Written tasks:
**a)** List every person the Auri concert review names by full name.
**b)** Pick up the Auri concert review after its final sentence and keep writing it.

So, only 14 years after they first formed, Auri played their first ever international show, and landed up in Manchester to do it, in the austere Theatre of the RNCM, which was actually a perfect choice given its acoustic credentials.

It wasn’t sold out. About 500 of the 650 seats, which surprised me, but I suppose that economic issues together with a 40-quid ticket price tag didn’t help.

I wondered what audience demographic they might attract. Making their way slowly through the vast musical complex and up a challenging flight of stairs to the Theatre doors many looked like MPs strolling to the sound of the division bell in the Commons.

There was the odd Nightwish T-shirt on show (many readers will know that three of the six-member Auri live band are also full time in that seminal group). But the vast majority of folk had the air of ex members of the Peace Corps, or of a reunion of the Woodcraft Folk from the 1960s.

Gentle, peaceful people, a world away from the screaming sirens of the multiple police cars outside, scrambling to the scene of the latest stabbing.

But that is exactly what Auri is all about. There might be an air of mystery about them, the suggestion that they inhabit the same woods where the elves and trolls of Tuomas Holopainen’s Nightwish imagination hang out but at the end of the day what they represent is the good in the world, or at least what is left of it; the diametric opposite of the bad and the ugly that resides over a border just 20 kilometres from their Kitee base in Finland.

Their songs are the stuff of happy dreams; only rarely of nightmares. Melodies to lull yourself to sleep to.

Leading them is Johanna Kurkela, a woman with the grace of a gazelle, the physical looks and slight frame of a Goddess, the voice of an angel and the most dramatic red hair you have ever seen. I’m assured it isn’t a wig but it is so long that it even acts as a bum warmer against the early autumn chill of a September Manchester evening.

But as sweet as that incredible voice is, sat right behind her on keyboards with a permanent beaming smile on her face is another Johanna – Iivanainen – whose voice is even more beautiful.

Of course the two know each other well from their work in the band Altamullan Road so you would expect their harmonies to be good. But they aren’t good.

They are sensational.

The 19-song set was split into two with a convenient toilet break for the older audience members that had spent a little too long at the bar. It contained work from each of their three albums but not so many tracks from the recently released ‘III – Candles and Beginnings.’

Both halves were introduced by the growing sound of the chords from ‘A boy travelling with his mother’, the last track on the new album and an 11-minute masterpiece that is the finest piece of prog I’ve heard since the 1970s.

Extracted records:
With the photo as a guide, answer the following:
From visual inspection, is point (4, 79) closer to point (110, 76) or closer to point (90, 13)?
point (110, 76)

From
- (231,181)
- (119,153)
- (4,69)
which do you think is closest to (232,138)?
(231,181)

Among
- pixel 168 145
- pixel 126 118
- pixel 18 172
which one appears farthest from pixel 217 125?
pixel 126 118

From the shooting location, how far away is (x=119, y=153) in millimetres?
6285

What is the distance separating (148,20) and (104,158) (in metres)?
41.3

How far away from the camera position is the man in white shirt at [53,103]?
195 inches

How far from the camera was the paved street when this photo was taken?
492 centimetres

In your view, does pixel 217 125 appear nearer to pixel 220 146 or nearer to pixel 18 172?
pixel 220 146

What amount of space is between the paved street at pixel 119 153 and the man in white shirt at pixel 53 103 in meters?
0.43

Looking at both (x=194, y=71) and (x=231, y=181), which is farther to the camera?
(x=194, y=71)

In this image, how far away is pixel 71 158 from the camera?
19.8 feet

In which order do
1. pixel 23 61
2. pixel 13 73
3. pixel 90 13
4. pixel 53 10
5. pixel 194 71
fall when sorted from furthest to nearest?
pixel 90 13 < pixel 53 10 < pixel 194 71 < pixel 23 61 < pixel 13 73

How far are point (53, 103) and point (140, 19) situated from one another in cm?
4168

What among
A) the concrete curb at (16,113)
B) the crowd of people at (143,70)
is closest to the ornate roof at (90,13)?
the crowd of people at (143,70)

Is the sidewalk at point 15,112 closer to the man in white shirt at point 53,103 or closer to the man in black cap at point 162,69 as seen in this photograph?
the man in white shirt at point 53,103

* * *

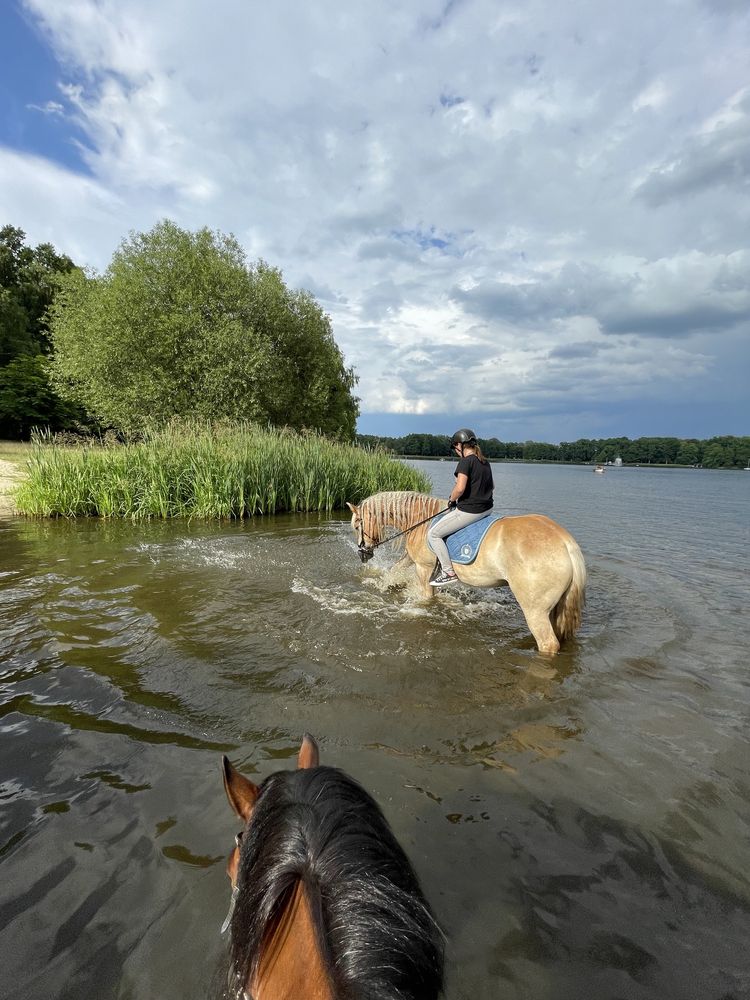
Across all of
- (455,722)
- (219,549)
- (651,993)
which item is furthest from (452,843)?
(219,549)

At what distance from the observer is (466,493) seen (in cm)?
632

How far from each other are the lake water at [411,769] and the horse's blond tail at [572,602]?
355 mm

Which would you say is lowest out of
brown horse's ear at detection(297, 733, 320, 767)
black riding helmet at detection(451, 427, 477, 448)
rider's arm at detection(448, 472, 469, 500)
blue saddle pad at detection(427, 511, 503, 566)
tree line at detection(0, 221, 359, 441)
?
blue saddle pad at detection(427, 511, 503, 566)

--

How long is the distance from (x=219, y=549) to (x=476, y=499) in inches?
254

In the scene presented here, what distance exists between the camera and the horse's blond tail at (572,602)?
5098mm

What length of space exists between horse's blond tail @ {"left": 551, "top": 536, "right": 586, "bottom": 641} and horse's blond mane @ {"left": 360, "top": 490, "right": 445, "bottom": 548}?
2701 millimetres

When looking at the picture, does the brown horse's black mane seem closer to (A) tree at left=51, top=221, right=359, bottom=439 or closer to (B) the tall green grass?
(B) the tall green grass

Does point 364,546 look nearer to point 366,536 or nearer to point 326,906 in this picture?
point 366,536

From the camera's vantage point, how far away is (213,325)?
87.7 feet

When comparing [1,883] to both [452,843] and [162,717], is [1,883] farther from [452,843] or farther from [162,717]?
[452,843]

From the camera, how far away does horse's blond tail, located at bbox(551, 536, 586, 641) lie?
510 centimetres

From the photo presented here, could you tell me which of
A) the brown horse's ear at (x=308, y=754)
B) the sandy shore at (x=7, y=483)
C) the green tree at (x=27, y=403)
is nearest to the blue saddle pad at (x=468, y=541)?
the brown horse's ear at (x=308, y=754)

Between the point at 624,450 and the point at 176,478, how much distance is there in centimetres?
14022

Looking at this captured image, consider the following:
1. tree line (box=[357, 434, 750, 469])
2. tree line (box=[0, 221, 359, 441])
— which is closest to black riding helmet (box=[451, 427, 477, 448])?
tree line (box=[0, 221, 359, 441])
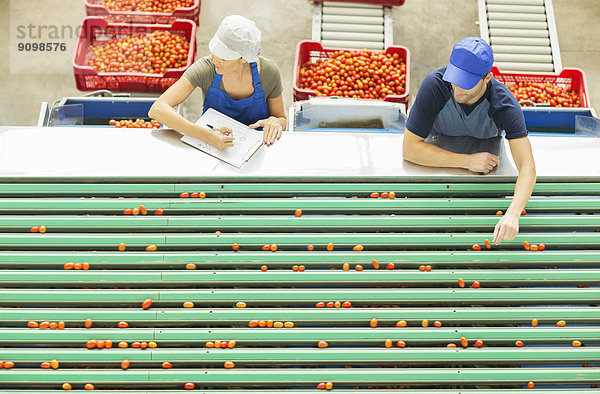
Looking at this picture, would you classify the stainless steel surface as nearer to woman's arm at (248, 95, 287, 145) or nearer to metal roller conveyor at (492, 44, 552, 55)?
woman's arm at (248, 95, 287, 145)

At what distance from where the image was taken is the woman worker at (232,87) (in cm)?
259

Expected results:
**a)**
Tuomas Holopainen
Johanna Kurkela
Johanna Iivanainen

**b)**
‘Duty of Dust’ stood out early on, also ‘Aphrodite Rising’, “the first song we ever released” as Troy Donockley shouted out in what was almost the only non-musical verbal communication of the entire evening (see later).

‘Them thar chanterelles’ finished the main set with a mesmerising piece of dancing from Johanna Kurkela while both ‘Shieldmaiden’ and ‘Pearl Diving’ – Auri’s own ‘Ghost Love Score’ – allowed them to let rip with the closest they get to rock.

But the essence of Auri’s magic can’t be measured in individual songs. There is a unifying feel good ambience to their entire performance, even in the tracks that are darker, that I find difficult to attribute to just about other band. They often soar but any band can do that. What matters is the spot that soaring hits and only Auri knows where that is. The G-spot now succumbs to the A-spot.

I knew what to expect. These are musicians at the very peak of their profession and they delivered to order. “Just as I suspected, you’re just what I expected” to paraphrase ‘Pearl Diving’.

I was slightly disappointed there was not a single cover played. I’d hoped they might cover ‘Lanternlight’, which Nightwish is yet to perform live. I am convinced that Johanna Kurkela together with Troy Donockley would have more than done justice to it vocally.

A lady sat next to me asked me to describe it as “perfect” for that was how she saw it. And musically it was.

But the critic in me demands I comment on the fact there was hardly any communication whatsoever. I’m not convinced that a foreign band playing gigs in the UK for the first time ever should be failing not only to communicate something of the meanings of their songs (even allowing for the fact that Auri songs can have multiple implied meanings) or that they shouldn’t make at least an attempt to reach out to the audience.

But at the end of the day you get what you pay for and we got was the unusual sensation of being charmed to death by a form of entertainment that came from another era.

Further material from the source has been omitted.